Entries:
++++
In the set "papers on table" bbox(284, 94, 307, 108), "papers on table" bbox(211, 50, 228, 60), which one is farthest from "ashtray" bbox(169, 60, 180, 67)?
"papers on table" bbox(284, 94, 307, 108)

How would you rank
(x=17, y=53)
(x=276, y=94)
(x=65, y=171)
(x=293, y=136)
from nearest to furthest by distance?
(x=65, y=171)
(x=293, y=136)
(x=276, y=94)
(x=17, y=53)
++++
Please rewrite the material above as a Markdown table with the columns "Number" and "Text", one row per line and blank lines left out.

Written answer:
| Number | Text |
|---|---|
| 1 | In the set "papers on table" bbox(284, 94, 307, 108), "papers on table" bbox(211, 50, 228, 60), which one is farthest from "ashtray" bbox(169, 60, 180, 67)? |
| 2 | "papers on table" bbox(284, 94, 307, 108) |
| 3 | How would you rank |
| 4 | (x=17, y=53) |
| 5 | (x=276, y=94) |
| 6 | (x=65, y=171) |
| 7 | (x=293, y=136) |
| 8 | from nearest to furthest by distance? |
| 9 | (x=65, y=171) |
| 10 | (x=293, y=136) |
| 11 | (x=276, y=94) |
| 12 | (x=17, y=53) |